In addition to documenting the threats facing the Titanic, the book chronicles the history of the ship, recalling in graphic detail the night of April 14, 1912, when tons of icy water inundated the huge vessel and dragged it and 1,523 souls to a deep-sea grave. Ballard explores the natural events and human misjudgments that led to the catastrophe, the drama that contributes to the myth surrounding the ship, and the people who make Titanic’s story live on, from Capt. E.J. Smith, who perished with the ship he ardently proclaimed safe, to a retired London justice of the peace, who recalled playing with a teddy bear on Titanic’s decks — then pulling away in a lifeboat, leaving her father on board the sinking vessel.
Ballard also tells of early attempts to find the Titanic, including a 1953 mission using echolocation, a precursor to the sonar imaging of today, and he describes the sophisticated exploration equipment and vehicles used to carry out the 2004 expedition.

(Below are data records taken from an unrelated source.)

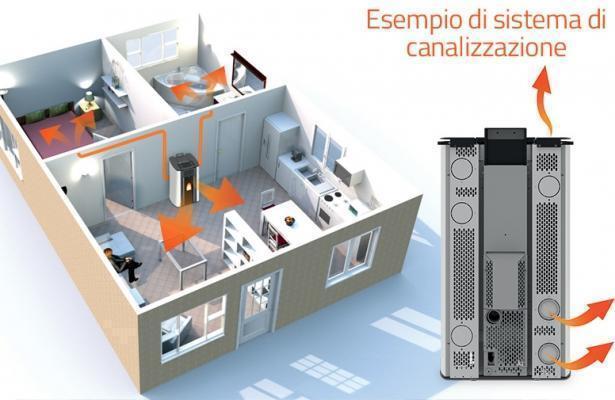 Stufe, termostufe e caldaie a pellet: riscaldare casa in modo efficace e economico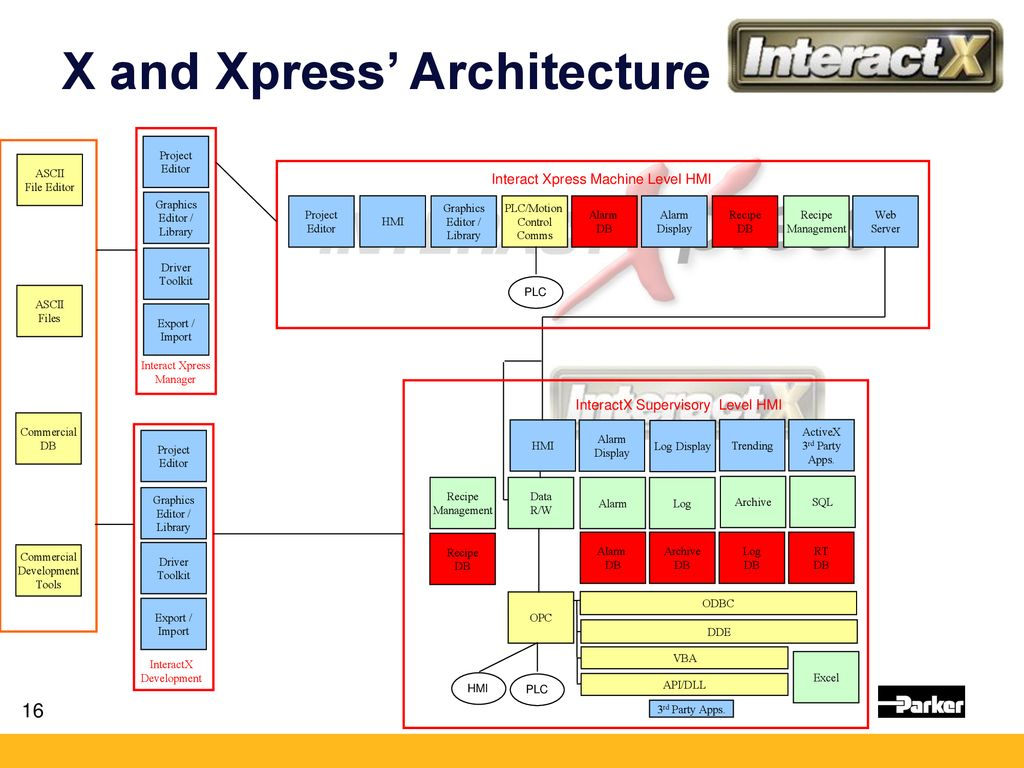 Introducing InteractX ppt download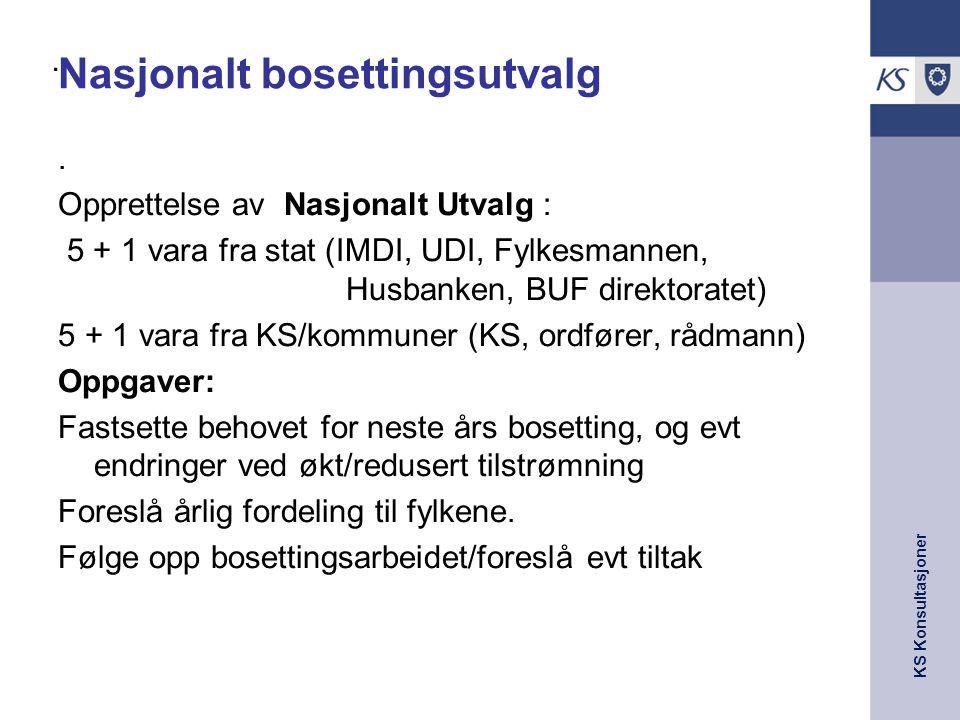 KS Konsultasjoner Hvordan kommunene kan bidra til økt bosetting: Sikre at ansvaret for bosetting er knyttet til boligkontoret i kommunen.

With more than 125 vivid photographs — both period pictures and the latest underwater images made with new, high-tech cameras — maps, diagrams and sidebars, RETURN TO TITANIC is a must-have book for the millions of individuals fascinated by the world’s most infamous maritime tragedy.
Ballard will present two lectures on the 2004 Titanic mission at National Geographic headquarters in Washington, D.C., on Nov. 30 at 5:30 p.m. and 8 p.m., as part of the National Geographic Live! program of speakers, films and performances. He has written an article on this year’s expedition for the December 2004 issue of National Geographic magazine. National Geographic Channel will air a new, hour-long special on the Titanic expedition, “Titanic Untold,” on Thursday, Dec. 16, at 9 p.m. ET/PT.
Ballard is director of the Institute for Archaeological Oceanography at the University of Rhode Island, president of the Institute for Exploration and the author of several books, including “The Discovery of the Titanic,” “Collision with History: The Search for John F. Kennedy’s PT109,” “Mystery of the Ancient Seafarers” and “The Discovery of the Bismarck.” He lives in Mystic, Conn.
Michael Sweeney is a professor of journalism at Utah State University. He is co-author of “On the Move: Transportation and the American Story” and author of “From the Front” and “Secrets of Victory,” a 2002 “choice” academic title. He lives in Logan, Utah.